Constâncio, que é, na sua forma feminina, sinónimo de perseverança e convicção, está por estes dias associado à ideia de pouca ou nenhuma verosimilhança. Tudo devido às alegadas incongruências de Vítor Constâncio, ex-líder do Partido Socialista, ex-deputado, ex-ministro das Finanças, ex-vice-governador e ex-governador do Banco de Portugal por duas vezes, e ex-vice-presidente do Banco Central Europeu (BCE), na II Comissão Parlamentar de Inquérito à Caixa Geral de Depósitos (CGD), onde esteve presente no dia 28 de março.
Figura incontornável da supervisão do sistema bancário de Portugal, Vítor Constâncio tem vindo a ser confrontado com uma série de factos que supostamente contradizem as suas afirmações na Assembleia da República. No seu depoimento, debaixo de fogo nos últimos dias, Vítor Constâncio não disse aos deputados da comissão de inquérito que o Banco de Portugal, que à época governava, autorizou Joe Berardo a financiar-se junto da CGD para comprar ações do BCP em 2007, ano de guerra de poder na instituição, sob necessidade para o efeito de contrair uma dívida de 350 milhões para deter até 9,99% do banco que, 12 anos depois, continua por pagar.
Em boa verdade, três anos depois, em 2010, também não acertou nas previsões macroeconómicas e atuou tardiamente na supervisão bancária nos casos BPN, BCP e BPP, erros que custaram aos contribuintes portugueses um montante superior a 9,5 mil milhões de euros (ainda assim, viu os seus méritos reconhecidos na União Europeia, ao ser nomeado nesse mesmo ano vice-presidente do BCE e responsável pela supervisão bancária, num mandato que duraria oito anos e onde voltou a encontrar casos de bancos nacionais como o Banif ou o BES).
Não surpreende que os grupos parlamentares tenham aprovado por unanimidade a convocação de Vítor Constâncio para uma nova audição na comissão de inquérito, aguardada com a expetativa de quem deseja dissipar dúvidas e obter consequências. É preciso não esquecer que aqueles que autorizaram o empréstimo de Berardo na CGD (Carlos Santos Ferreira e Armando Vara) acabaram por ser nomeados para o BCP, no exato momento em que o comendador, com ajudas do banco público, tomava uma posição acionista qualificada de 10% do capital.

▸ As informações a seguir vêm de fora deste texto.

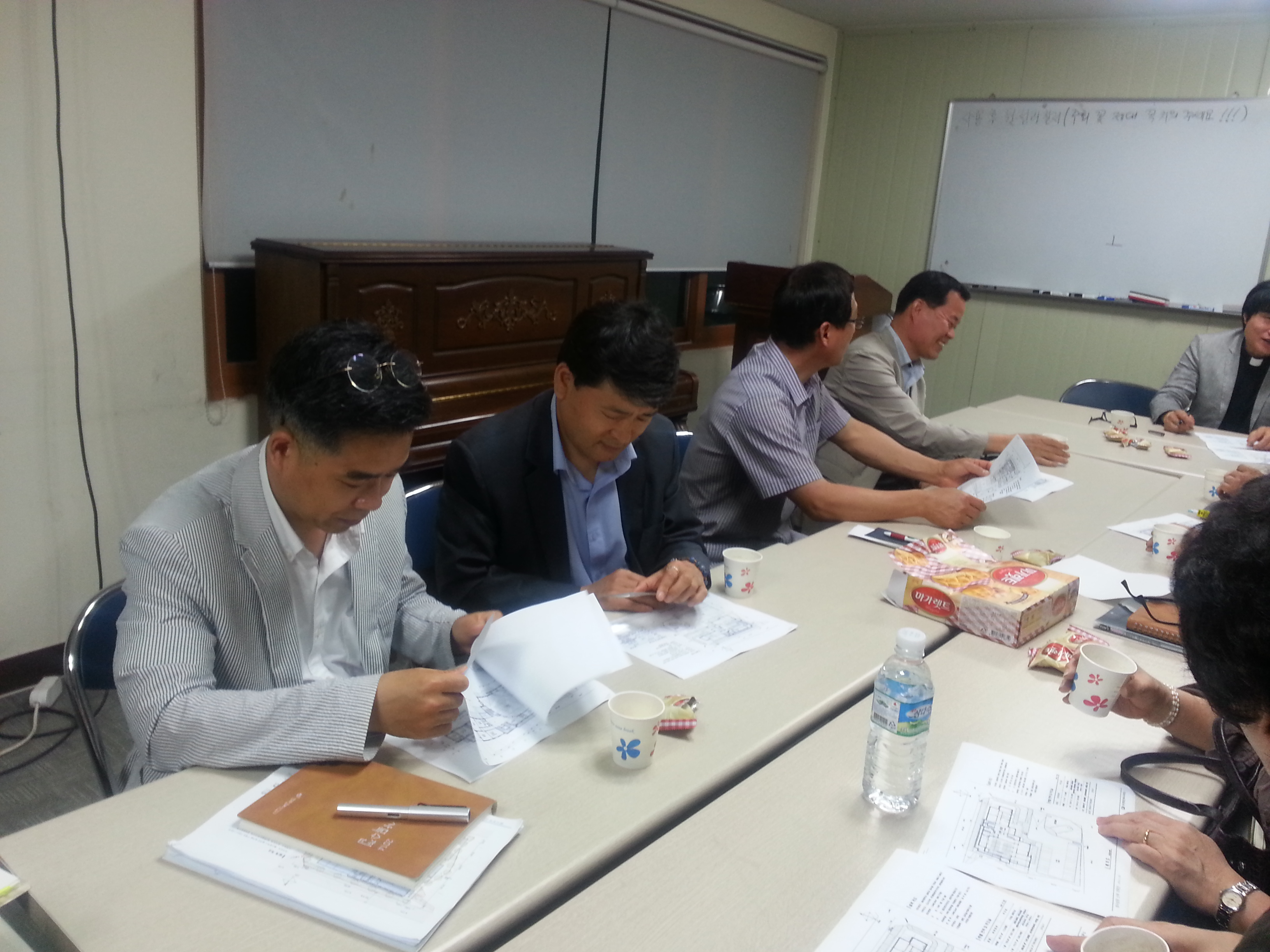KakaoTalk_20140607_144554762.jpg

Vítor Constâncio irá esclarecer por que razão o Banco de Portugal autorizou a entrada de um novo acionista sem experiência de relevo no setor, para um banco que estava a enfrentar uma guerra de sucessão e de poder? E saberia ele que a CGD estava a emprestar dinheiro para um ‘assalto’ a um banco privado? E que a CGD estava a emprestar 350 milhões de euros, sem garantias reais, fazendo um negócio especulativo?

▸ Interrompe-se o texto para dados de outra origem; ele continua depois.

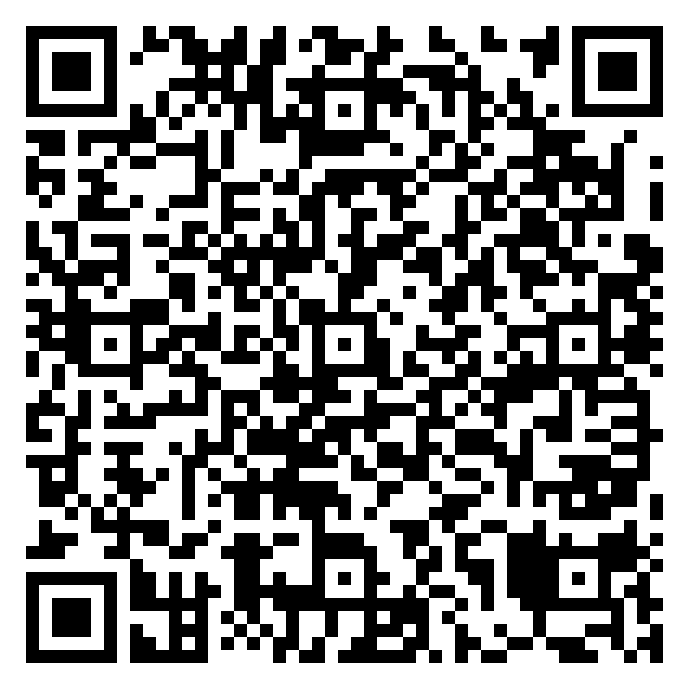 QR code 38190124500000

O que sabemos é que, à época, este episódio no maior banco privado português serviu os interesses do antigo primeiro-ministro José Sócrates, na tentativa de controlar e mandar no sistema financeiro e de Ricardo Salgado e do BES, pois enfraquecia o seu maior concorrente bancário. Constâncio ter-se-á limitado a assistir?
Aparentemente, no verão quente de 2007, o Banco de Portugal viu tudo, sancionou tudo, permitiu tudo e não conseguiu evitar nada. A guerra de poder do BCP, com Jorge Jardim Gonçalves contra Paulo Teixeira Pinto e Filipe Pinhal à mistura, acabou no início de 2008, com Santos Ferreira na presidência e Joe Berardo na retaguarda acionista.

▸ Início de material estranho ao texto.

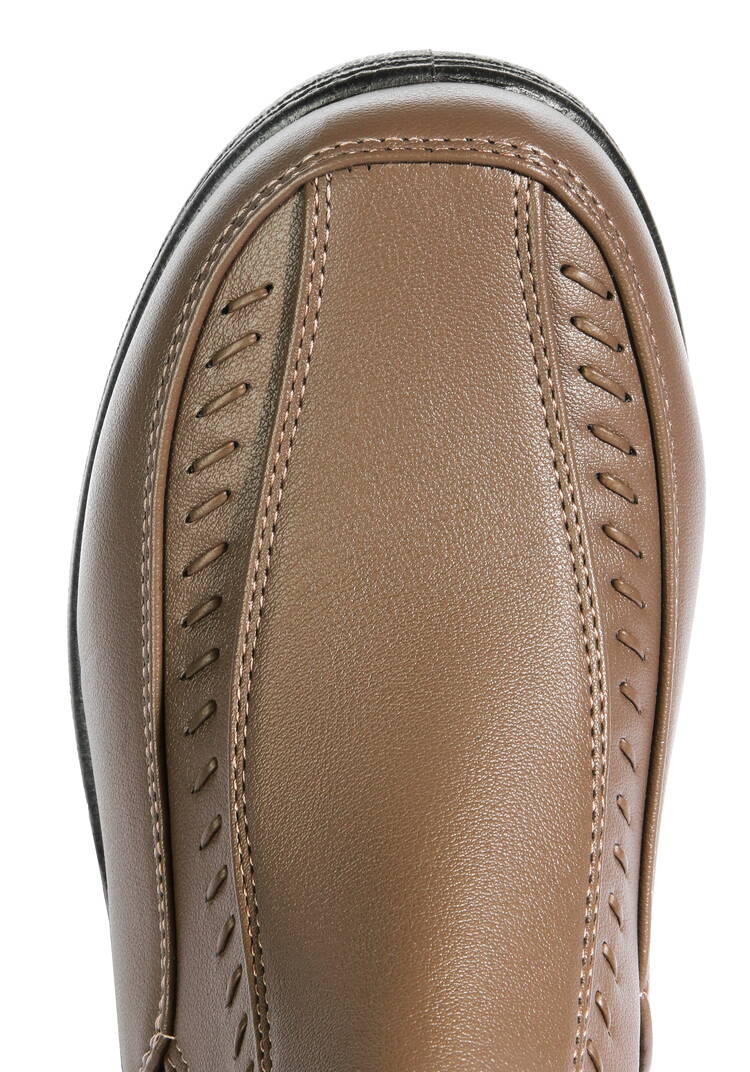 Ботинки женские Бетти шир.  750, рис. 22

Nesta fase, integrei a Comissão Política Nacional do PSD de Luís Filipe Menezes e, durante a sua liderança, foram lançadas algumas propostas como a do reforço da supervisão do Banco de Portugal sobre o sistema financeiro, que se tivessem sido implementadas pelo Governo da altura, de José Sócrates, teriam evitado os ‘casos’ BPN e BES. Curiosamente, a liderança de Luís Filipe Menezes durou menos de oito meses e as suas propostas visionárias caíram com ele…
O papel e a intervenção de cada um dos intervenientes estão – e bem – a ser revisitados, mas como disse João Miguel Tavares no Dia de Portugal, “criam-se comissões de inquérito para encontrar responsáveis e descobrimos um país amnésico… “
De Constâncio, nada sabemos: se mentiu, se ocultou ou se estes 12 anos o fizeram esquecer. Só a sua reforma dourada de quase 1000 euros por dia – sim mil euros/dia – essa não está esquecida. Cai todos os meses na sua conta bancária, com ou sem supervisão!